In 1938, Fellig became the only New York freelance newspaper photographer with a permit to have a portable police-band shortwave radio. Weegee worked mostly at night; he listened closely to broadcasts and often beat authorities to the scene.[19]

Five of his photographs were acquired by the Museum of Modern Art (MoMA) in 1943. These works were included in its exhibition Action Photography.[20] He was later included in “50 Photographs by 50 Photographers”, another MoMA show organized by photographer Edward Steichen,[20] and he lectured at the New School for Social Research. Advertising and editorial assignments for magazines followed, including Life and beginning in 1945, Vogue.

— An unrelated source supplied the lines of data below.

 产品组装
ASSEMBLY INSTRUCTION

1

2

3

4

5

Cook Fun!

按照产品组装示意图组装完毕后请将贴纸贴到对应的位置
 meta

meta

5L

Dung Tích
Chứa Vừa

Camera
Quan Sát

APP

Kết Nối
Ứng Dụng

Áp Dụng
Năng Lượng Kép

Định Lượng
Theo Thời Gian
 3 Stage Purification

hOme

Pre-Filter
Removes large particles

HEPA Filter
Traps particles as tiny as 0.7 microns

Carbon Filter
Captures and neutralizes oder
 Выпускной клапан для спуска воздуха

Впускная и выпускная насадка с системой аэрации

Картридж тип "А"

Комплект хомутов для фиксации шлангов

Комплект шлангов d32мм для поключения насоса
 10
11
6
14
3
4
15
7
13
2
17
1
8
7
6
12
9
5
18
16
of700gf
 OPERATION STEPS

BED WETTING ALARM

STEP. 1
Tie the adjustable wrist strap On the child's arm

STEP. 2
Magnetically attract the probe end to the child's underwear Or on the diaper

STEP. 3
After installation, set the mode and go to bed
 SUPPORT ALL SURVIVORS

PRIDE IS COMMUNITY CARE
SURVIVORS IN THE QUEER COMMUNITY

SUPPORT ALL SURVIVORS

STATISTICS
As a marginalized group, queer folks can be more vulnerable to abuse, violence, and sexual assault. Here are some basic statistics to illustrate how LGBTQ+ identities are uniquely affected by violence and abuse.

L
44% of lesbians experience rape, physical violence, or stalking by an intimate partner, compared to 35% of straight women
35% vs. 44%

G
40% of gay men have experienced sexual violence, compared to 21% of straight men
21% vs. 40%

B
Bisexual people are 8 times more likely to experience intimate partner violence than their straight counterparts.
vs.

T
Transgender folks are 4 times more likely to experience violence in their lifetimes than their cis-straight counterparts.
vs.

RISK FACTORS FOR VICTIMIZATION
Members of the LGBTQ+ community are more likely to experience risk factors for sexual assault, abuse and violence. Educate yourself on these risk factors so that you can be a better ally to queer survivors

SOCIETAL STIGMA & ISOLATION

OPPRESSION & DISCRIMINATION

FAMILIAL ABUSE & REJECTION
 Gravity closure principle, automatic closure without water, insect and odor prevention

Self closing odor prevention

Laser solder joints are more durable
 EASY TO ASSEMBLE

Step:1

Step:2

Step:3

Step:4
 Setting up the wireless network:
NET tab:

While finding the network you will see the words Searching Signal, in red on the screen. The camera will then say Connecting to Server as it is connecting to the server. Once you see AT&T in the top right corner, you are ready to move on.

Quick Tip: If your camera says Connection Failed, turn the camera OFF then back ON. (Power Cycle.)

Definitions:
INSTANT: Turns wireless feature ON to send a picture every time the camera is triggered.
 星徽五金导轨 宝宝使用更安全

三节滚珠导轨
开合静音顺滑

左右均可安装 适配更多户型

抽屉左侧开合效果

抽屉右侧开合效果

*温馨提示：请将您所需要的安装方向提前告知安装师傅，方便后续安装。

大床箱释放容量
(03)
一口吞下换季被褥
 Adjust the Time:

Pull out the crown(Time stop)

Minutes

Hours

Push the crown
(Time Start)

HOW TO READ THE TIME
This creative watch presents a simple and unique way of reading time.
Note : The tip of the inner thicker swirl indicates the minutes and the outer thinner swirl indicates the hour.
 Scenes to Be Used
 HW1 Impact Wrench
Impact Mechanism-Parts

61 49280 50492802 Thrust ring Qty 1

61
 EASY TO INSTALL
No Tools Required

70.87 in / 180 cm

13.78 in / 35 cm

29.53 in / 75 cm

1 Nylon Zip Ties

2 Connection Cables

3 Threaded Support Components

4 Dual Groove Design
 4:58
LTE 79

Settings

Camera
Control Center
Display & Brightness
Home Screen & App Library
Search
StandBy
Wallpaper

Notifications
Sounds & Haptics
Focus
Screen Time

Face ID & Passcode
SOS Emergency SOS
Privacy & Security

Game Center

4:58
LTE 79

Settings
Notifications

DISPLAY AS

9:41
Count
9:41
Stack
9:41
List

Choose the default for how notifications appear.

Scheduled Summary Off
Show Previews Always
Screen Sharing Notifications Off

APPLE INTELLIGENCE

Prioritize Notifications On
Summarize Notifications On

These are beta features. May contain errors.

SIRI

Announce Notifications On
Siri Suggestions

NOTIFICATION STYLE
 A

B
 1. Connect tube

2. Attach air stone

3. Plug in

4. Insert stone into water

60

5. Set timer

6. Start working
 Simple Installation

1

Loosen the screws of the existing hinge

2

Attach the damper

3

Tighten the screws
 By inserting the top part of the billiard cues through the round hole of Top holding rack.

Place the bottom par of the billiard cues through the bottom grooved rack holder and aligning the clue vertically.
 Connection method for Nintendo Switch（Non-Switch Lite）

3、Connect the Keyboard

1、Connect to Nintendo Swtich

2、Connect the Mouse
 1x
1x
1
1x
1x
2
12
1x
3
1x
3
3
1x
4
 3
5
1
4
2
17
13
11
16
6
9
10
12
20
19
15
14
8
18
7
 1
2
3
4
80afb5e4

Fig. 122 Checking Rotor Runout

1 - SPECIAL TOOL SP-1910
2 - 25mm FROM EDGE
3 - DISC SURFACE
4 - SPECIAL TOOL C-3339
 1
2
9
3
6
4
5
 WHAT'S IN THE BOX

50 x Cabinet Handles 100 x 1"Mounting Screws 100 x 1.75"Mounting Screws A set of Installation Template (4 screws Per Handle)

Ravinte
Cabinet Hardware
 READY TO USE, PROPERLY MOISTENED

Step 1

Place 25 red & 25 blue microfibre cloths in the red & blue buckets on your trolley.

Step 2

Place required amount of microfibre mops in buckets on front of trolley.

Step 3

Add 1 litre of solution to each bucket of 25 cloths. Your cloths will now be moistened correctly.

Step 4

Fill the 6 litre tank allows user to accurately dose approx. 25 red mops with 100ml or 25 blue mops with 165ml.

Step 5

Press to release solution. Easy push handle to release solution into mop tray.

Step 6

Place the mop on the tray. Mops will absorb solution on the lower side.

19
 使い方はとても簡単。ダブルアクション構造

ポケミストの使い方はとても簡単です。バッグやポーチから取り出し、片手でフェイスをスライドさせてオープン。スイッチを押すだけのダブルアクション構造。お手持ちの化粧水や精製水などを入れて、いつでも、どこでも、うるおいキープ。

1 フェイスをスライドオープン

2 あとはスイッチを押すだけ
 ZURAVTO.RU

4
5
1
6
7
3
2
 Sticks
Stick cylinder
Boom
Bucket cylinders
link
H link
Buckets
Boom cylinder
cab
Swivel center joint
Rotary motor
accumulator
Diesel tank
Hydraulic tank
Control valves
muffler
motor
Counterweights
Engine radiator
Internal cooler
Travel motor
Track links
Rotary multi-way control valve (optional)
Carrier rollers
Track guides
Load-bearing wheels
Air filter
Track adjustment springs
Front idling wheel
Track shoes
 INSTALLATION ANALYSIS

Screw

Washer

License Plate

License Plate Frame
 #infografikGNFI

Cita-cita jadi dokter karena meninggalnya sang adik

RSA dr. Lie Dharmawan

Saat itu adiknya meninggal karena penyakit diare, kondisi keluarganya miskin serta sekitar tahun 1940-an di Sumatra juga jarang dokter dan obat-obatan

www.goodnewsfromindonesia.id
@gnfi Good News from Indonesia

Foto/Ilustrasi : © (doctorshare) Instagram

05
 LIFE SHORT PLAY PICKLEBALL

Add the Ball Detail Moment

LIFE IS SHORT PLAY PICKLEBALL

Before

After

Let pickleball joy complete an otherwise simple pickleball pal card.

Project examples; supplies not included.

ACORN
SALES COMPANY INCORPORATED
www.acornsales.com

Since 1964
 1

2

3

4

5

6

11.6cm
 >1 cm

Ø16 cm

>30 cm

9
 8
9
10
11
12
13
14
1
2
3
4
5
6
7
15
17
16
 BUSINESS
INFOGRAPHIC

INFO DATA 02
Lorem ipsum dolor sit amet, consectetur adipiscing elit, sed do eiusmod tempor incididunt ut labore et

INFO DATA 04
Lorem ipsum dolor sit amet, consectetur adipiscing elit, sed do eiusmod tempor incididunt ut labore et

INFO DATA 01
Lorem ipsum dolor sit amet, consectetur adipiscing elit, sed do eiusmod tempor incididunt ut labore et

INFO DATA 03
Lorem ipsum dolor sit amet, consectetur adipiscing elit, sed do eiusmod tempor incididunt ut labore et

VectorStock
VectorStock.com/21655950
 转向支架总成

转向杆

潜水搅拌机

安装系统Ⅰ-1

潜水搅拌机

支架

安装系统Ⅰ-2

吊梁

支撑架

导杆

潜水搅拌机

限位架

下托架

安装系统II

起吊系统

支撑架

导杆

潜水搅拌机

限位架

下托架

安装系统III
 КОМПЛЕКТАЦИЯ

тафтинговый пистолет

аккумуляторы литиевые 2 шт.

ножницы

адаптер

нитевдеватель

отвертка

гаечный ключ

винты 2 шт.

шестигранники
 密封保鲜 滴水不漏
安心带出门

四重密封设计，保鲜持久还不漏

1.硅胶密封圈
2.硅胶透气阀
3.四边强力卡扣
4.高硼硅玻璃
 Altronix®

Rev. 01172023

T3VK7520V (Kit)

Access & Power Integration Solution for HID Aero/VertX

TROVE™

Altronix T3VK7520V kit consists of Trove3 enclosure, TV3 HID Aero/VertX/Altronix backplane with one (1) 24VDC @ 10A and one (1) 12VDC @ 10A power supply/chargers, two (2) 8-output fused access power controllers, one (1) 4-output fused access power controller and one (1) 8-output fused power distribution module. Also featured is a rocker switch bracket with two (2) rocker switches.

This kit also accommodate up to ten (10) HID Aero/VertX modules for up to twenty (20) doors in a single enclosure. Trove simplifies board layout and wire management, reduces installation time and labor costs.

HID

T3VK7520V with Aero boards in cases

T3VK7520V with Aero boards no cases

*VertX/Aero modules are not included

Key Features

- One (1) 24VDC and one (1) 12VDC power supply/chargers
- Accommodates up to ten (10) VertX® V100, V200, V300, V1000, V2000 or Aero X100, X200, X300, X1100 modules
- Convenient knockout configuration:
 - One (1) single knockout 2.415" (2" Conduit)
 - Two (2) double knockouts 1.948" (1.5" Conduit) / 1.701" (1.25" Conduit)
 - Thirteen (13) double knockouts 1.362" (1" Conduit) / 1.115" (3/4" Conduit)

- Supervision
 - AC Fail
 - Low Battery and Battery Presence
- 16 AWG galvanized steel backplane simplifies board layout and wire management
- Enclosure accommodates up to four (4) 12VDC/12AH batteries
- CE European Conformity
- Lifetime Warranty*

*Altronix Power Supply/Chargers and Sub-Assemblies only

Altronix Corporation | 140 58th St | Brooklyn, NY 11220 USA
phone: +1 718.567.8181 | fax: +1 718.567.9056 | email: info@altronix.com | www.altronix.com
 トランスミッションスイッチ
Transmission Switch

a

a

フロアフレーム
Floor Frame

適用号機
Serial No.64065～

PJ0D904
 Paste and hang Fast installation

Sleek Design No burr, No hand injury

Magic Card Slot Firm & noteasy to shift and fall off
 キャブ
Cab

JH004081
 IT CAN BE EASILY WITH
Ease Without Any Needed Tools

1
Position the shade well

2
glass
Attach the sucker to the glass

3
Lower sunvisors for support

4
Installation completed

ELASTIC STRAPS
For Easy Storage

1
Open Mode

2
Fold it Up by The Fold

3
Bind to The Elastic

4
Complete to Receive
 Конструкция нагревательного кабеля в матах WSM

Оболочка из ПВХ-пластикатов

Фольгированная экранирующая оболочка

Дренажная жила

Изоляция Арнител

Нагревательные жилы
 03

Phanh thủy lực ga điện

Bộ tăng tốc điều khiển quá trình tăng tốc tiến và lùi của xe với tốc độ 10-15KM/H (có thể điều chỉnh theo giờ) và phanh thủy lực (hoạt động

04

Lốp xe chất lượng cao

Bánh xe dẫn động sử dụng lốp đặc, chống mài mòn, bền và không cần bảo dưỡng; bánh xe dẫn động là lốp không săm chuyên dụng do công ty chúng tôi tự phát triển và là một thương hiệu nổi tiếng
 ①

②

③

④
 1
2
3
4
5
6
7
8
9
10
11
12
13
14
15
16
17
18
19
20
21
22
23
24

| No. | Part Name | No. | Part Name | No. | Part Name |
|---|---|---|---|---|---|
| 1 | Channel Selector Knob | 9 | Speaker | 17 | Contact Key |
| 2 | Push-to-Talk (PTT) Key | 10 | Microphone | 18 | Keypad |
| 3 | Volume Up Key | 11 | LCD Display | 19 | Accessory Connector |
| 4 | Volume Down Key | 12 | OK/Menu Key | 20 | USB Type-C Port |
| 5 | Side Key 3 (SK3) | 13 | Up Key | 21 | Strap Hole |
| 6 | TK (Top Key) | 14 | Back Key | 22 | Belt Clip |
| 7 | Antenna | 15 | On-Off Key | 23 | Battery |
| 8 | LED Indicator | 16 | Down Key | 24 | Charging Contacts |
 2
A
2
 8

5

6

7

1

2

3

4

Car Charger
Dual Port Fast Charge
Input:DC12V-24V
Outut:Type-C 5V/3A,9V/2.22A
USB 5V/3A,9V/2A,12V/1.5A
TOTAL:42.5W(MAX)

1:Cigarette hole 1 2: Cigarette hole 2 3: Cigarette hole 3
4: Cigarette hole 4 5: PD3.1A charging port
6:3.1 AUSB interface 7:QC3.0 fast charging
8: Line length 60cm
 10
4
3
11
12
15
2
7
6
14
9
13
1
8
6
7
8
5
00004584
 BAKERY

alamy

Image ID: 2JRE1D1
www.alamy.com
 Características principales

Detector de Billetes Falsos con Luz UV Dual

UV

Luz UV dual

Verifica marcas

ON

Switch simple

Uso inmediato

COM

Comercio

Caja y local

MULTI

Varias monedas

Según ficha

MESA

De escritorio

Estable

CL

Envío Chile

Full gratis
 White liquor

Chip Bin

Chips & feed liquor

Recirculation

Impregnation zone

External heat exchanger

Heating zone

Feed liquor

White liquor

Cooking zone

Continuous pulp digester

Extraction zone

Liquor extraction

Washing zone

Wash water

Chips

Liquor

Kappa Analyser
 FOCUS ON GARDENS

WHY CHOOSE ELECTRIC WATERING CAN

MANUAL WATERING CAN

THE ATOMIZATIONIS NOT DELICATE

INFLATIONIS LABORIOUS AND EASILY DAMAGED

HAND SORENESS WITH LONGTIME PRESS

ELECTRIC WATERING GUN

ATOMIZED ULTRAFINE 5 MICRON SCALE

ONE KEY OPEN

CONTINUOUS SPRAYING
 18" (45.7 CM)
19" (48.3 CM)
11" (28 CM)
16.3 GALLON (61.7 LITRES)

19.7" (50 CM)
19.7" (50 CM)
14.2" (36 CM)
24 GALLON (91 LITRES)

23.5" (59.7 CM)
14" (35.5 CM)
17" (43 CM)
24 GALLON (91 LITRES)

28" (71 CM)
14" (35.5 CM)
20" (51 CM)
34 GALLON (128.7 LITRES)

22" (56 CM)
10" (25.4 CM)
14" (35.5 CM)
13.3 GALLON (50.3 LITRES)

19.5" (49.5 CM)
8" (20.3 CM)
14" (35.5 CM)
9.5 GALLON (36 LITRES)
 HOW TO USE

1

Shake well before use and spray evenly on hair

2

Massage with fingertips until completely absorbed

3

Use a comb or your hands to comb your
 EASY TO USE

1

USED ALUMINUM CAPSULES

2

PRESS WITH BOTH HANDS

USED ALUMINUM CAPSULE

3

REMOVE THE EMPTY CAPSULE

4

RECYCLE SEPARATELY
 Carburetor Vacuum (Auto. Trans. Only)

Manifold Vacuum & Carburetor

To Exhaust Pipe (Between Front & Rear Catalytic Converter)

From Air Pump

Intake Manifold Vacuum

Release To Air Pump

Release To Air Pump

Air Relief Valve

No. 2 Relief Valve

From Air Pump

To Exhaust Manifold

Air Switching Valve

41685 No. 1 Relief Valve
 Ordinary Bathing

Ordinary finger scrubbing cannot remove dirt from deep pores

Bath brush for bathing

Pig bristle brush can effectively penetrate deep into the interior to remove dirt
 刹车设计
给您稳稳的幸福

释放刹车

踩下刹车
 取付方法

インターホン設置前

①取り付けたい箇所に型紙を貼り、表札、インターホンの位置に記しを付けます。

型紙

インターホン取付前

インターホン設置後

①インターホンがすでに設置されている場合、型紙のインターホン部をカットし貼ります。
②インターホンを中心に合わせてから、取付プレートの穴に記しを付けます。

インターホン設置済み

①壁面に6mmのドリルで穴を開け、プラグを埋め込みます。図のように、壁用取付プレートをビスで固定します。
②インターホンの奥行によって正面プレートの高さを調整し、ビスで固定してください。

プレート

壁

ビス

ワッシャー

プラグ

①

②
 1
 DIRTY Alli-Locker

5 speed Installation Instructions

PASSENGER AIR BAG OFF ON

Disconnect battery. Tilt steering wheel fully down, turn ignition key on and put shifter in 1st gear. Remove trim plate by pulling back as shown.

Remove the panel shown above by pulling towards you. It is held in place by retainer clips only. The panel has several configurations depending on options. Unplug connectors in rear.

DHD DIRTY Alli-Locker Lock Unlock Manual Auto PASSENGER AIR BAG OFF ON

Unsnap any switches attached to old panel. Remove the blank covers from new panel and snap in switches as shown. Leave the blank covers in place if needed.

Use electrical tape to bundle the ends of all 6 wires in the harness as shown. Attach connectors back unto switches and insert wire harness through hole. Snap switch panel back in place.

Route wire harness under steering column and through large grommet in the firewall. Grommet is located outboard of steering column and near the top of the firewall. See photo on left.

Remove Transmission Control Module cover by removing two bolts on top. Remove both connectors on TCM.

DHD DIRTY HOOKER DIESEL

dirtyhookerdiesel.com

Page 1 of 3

Naked City (1945) was his first book of photographs. Film producer Mark Hellinger bought the rights to the title from Weegee.[20] In 1948, Weegee’s aesthetic formed the foundation for Hellinger’s film The Naked City. It was based on a gritty 1948 story written by Malvin Wald about the investigation into a model’s murder in New York. Wald was nominated for an Academy Award for his screenplay, co-written with screenwriter, Albert Maltz, who would later be blacklisted in the McCarthy-era.[21] Later the title was used again for a naturalistic television police drama series, and in the 1980s, it was adopted by a band, Naked City, led by the New York experimental musician John Zorn.[citation needed]

According to the commentary by director Robert Wise, Weegee appeared in the 1949 film The Set-Up, ringing the bell at the boxing match.[citation needed]

1950s and 1960s

Weegee experimented with 16mm filmmaking himself beginning in 1941 and worked in the Hollywood industry from 1946 to the early 1960s, as an actor and a consultant. He was an uncredited special effects consultant[22] and credited stills photographer for Stanley Kubrick‘s 1964 film Dr. Strangelove or: How I Learned to Stop Worrying and Love the Bomb. His accent was one of the influences for the accent of the title character in the film, played by Peter Sellers.[22]

In the 1950s and 1960s, Weegee experimented with panoramic photographs, photo distortions and photography through prisms. Using a plastic lens, he made a famous photograph of Marilyn Monroe in which her face is grotesquely distorted yet still recognizable.[23] For the 1950 movie The Yellow Cab Man, Weegee contributed a sequence in which automobile traffic is wildly distorted. He is credited for this as “Luigi” in the film’s opening titles. He also traveled widely in Europe in the 1960s, where he photographed nude subjects. In London he befriended pornographer Harrison Marks and the model Pamela Green, whom he photographed.[citation needed]

In 1962[24], Weegee starred as himself in a “Nudie Cutie” exploitation film, intended to be a pseudo-documentary of his life. Called The ‘Imp’probable Mr. Wee Gee, it saw Fellig apparently falling in love with a shop-window dummy that he follows to Paris, all the while pursuing or photographing various women.[25]